The film doesn't end with the end credits. The epilogue is about the ongoing advocacy by Elsie and other Navajo people to get attention for the environmental injustices in the film, which affect many, many, many Navajo families. We were able to get a lot of leverage for national media coverage and motivate the EPA to come back and cooperate with Navajo Nation for the first cleanup of an abandoned uranium mine – the one next to Elsie’s house. But there are more than 500 other abandoned uranium mines, and numerous families facing similar contamination issues. 

When you talk about how powerful connecting with these families was, and I feel like it's reflected in the quality of the film. Why do you think building those relationships is important? 

The relationships matter most to me. I got into film because I love the relationships and the discovery that comes with having an open mind and being curious. If you're inclined to go places and have adventures and meet people and have meaningful relationships over a period of time, there's surely no better form of art than documentary.

Image
News clipping and Elsie Mae childhood photo

Elsie Mae Cly Begay's story brought attention, and eventually action, to uranium contamination in Monument Valley.

Photo courtesy of Jeff Spitz

Documentary is an argument and always has been. The definition that was coined in 1928 is the creative treatment of actuality. Documentary is not the thing, it's the representation of the thing. 

The best part of the documentaries I was making was always the people speaking for themselves in their own words and listening carefully to the kind of poetry of the ordinary person finding those eloquent or meaningful moments or pauses or awkward statements that somehow revealed something about the person.

As I got to know Elsie, Lorenzo, and their family members, I learned about people who'd gotten cancer, who died, who lived in a house made out of uranium. They were telling me about what it was like to grow up where they lived, and I thought their first-person voice story is more powerful than anything I could read in a book. 

I was thinking about that point you mentioned earlier about asking the question, “What do you want to talk about?” I feel like that is such a rare question to ask subjects and let that shape where the story goes.

Yeah. Bill Kennedy was willing to sponsor this open inquiry, which never happens.
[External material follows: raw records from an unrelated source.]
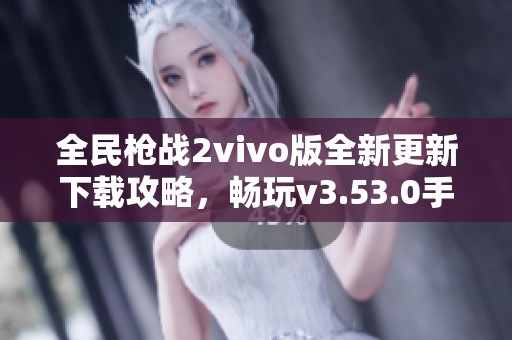 全民枪战2vivo版全新更新下载攻略，畅玩v3.53.0手机版本！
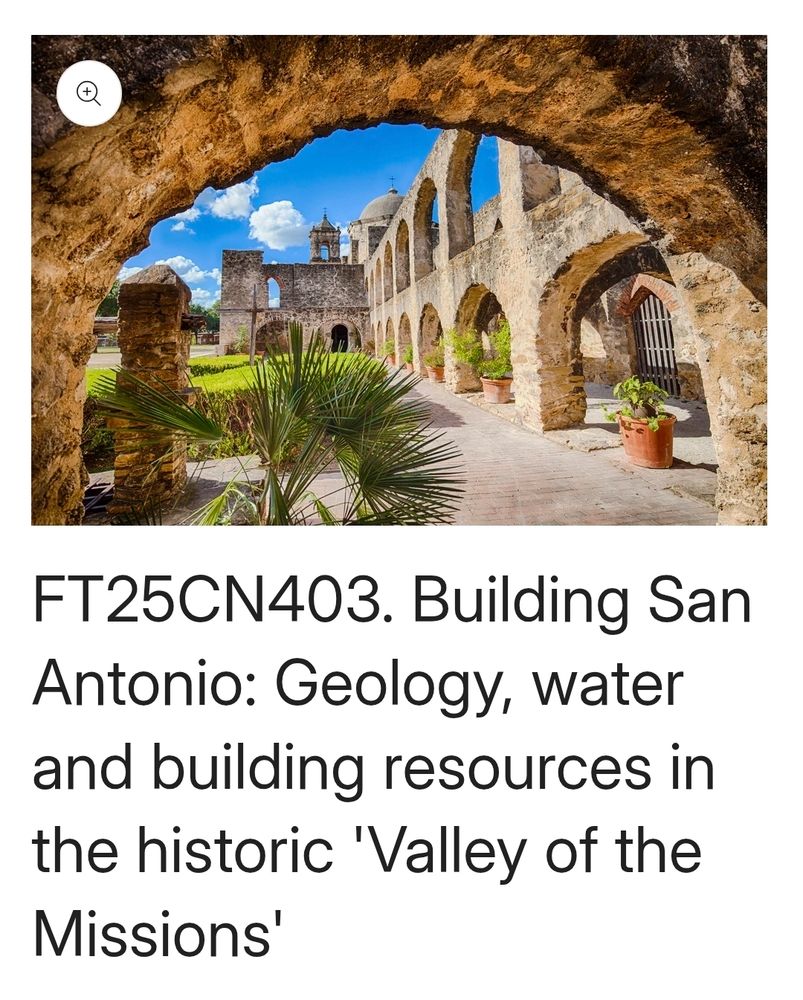 A screenshot of one of the tours being offered by GSA this month. It's titled "Building San Antonio: Geology, water and building resources in the historic 'Valley of the Missions'". Above the title is a day-time photo of Mission San José y San Miguel de Aguayo (usually just called Mission San Jose)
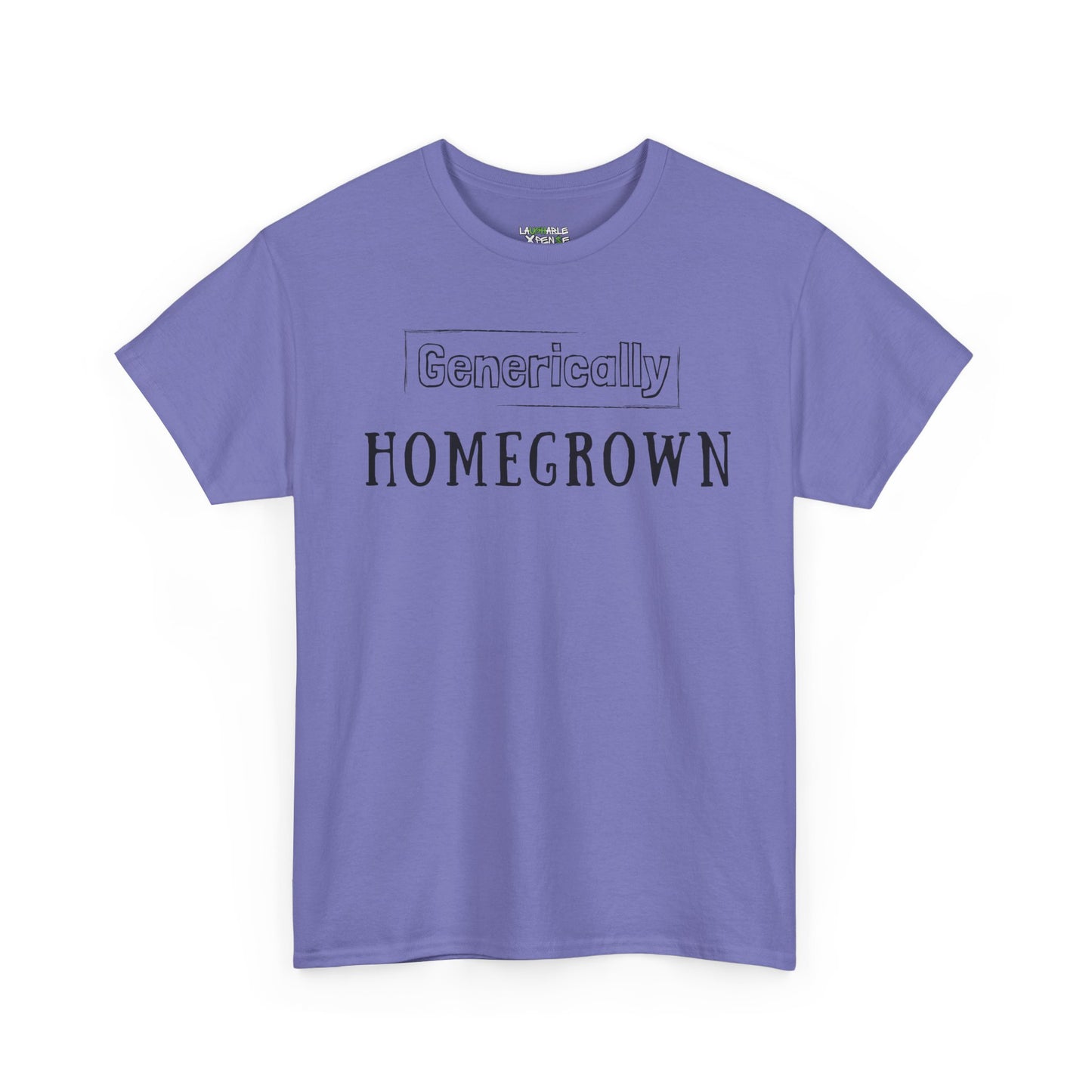 generically homegrown t-shirt - funny t-shirts for women - purple t-shirt - laughable-xpense.com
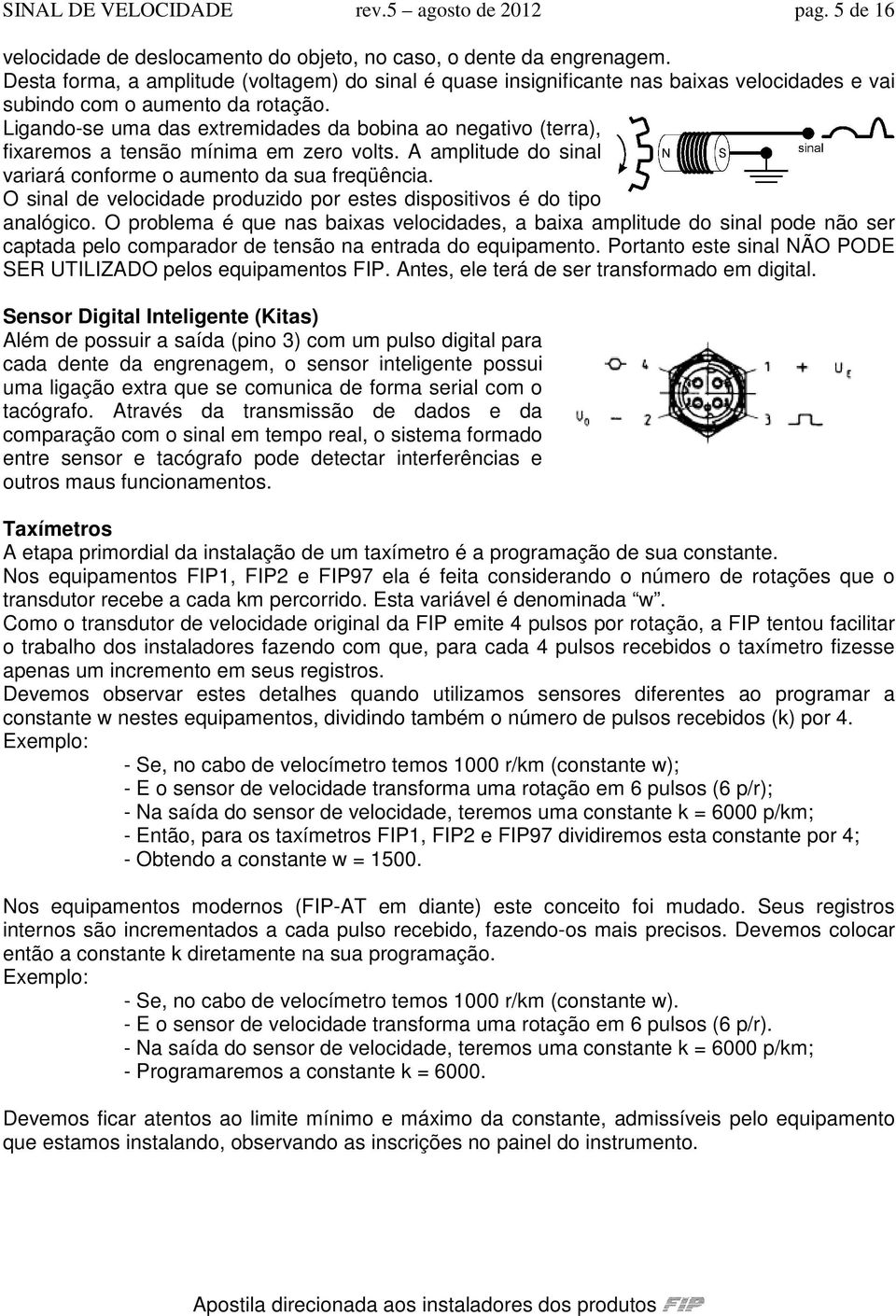 Ligando-se uma das extremidades da bobina ao negativo (terra), fixaremos a tensão mínima em zero volts. A amplitude do sinal variará conforme o aumento da sua freqüência.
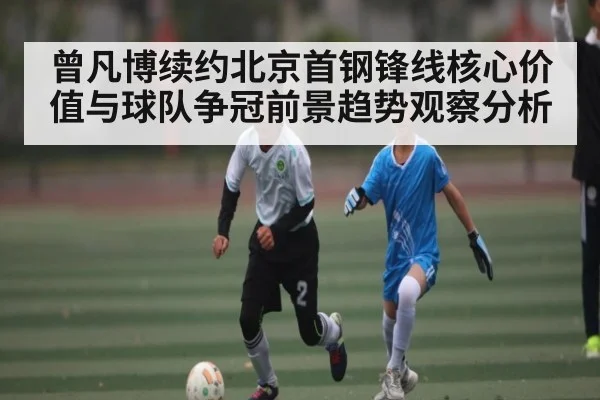 曾凡博续约北京首钢锋线核心价值与球队争冠前景趋势观察分析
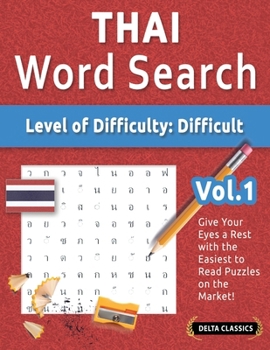 Thai Word Search - Level of Difficulty: Hard - Vol.1 - Delta Classics - Give Your Eyes a Rest with the Easiest to Read Puzzles on the Market!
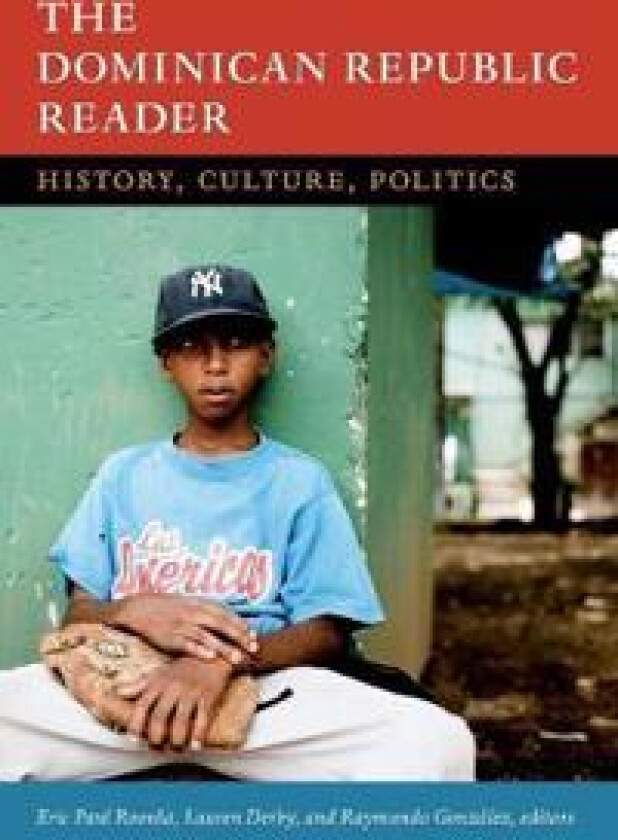 The Dominican Republic Reader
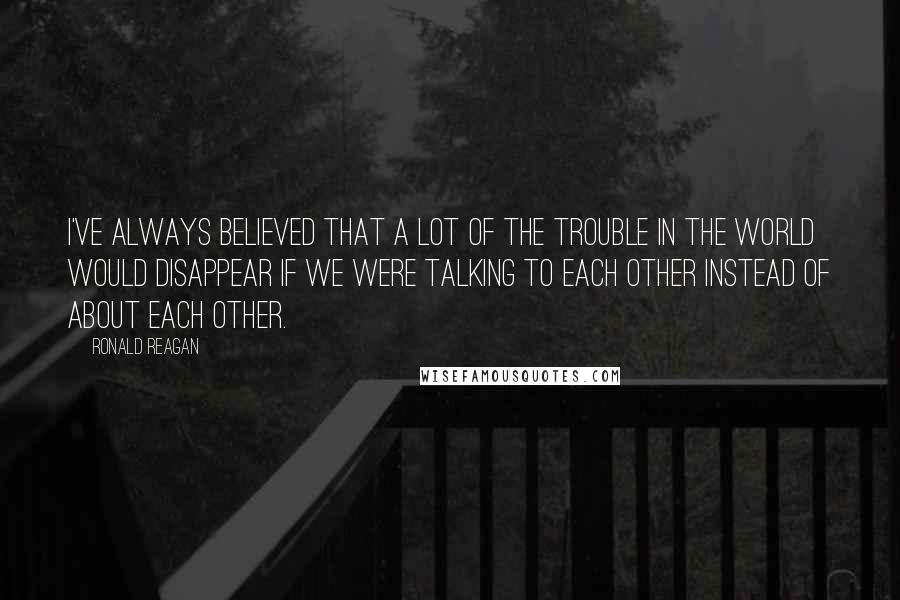 Ronald Reagan Quotes: I've always believed that a lot of the trouble in the world would disappear if we were talking to each other instead of about each other.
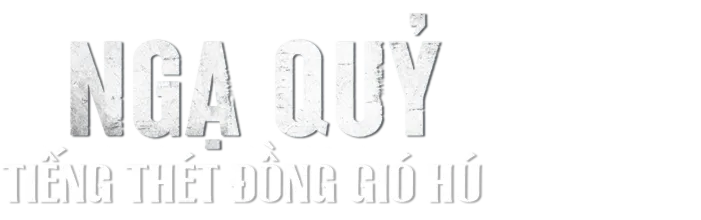 Ngạ Quỷ - Tiếng Thét Đồng Gió Hú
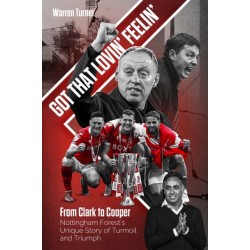 Got That Lovin' Feelin': From Clark to Cooper, Nottingham Forest’s Unique Story of Turmoil and Triumph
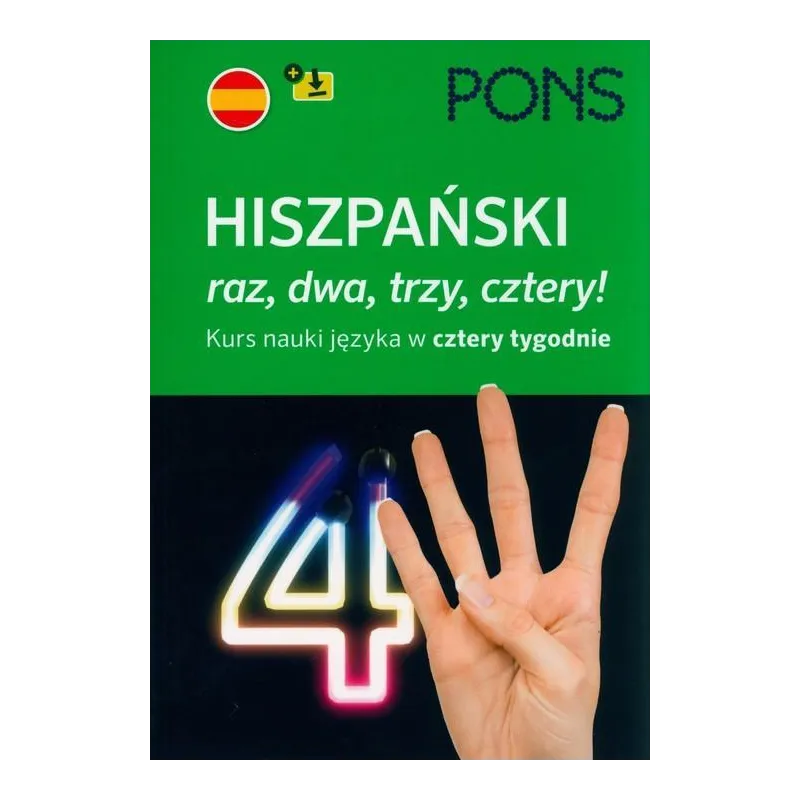 RAZ, DWA, TRZY, CZTERY - HISZPAŃSKI W 4 TYGODNIE PONS Z NAGRANIAMI MP3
To Bill's credit, he remained committed to this production even when it wasn't directly about his father's film. I was free for the first time as a filmmaker to work close to my heart and work close to the people whose stories mattered most, and to stay focused on what mattered most.

When you think about 25 years later, why do you think the messages in this film are still relevant today?

Image
Jeff and Elsie in Monument Valley

Jeff Spitz and Elsie Mae Cly Begay first met in 1997 after her son recognized her in the still photos from the "Navajo Boy" VHS tape.

Photo courtesy of Jeff Spitz

First of all, family. I think through the pandemic we all realized that family relations are most fundamental. Family attachment is what this film is really about. 

 In addition, with Indigenous people their land is like family. It's inseparable. Their language is so deeply connected to the land. That's universal. 

But then there's another piece of this, and that's justice. People have an acute sense of injustice. With Navajo Boy, we have a family who were treated as stereotypes who were finally getting a chance to speak about family, land, and justice, and not just speak, but call attention to injustice through a story that unfolds in real time and shows that they have hidden history that impacts the present and future. It's not the history that people studied in high school or college. It's not the history that white people know. 

Even the most educated people haven't realized the price that Navajos have paid for America's superpower, and they're still paying that price. So, this is a story still unfolding that hits on many different levels. Fundamentally it's family, land, and justice.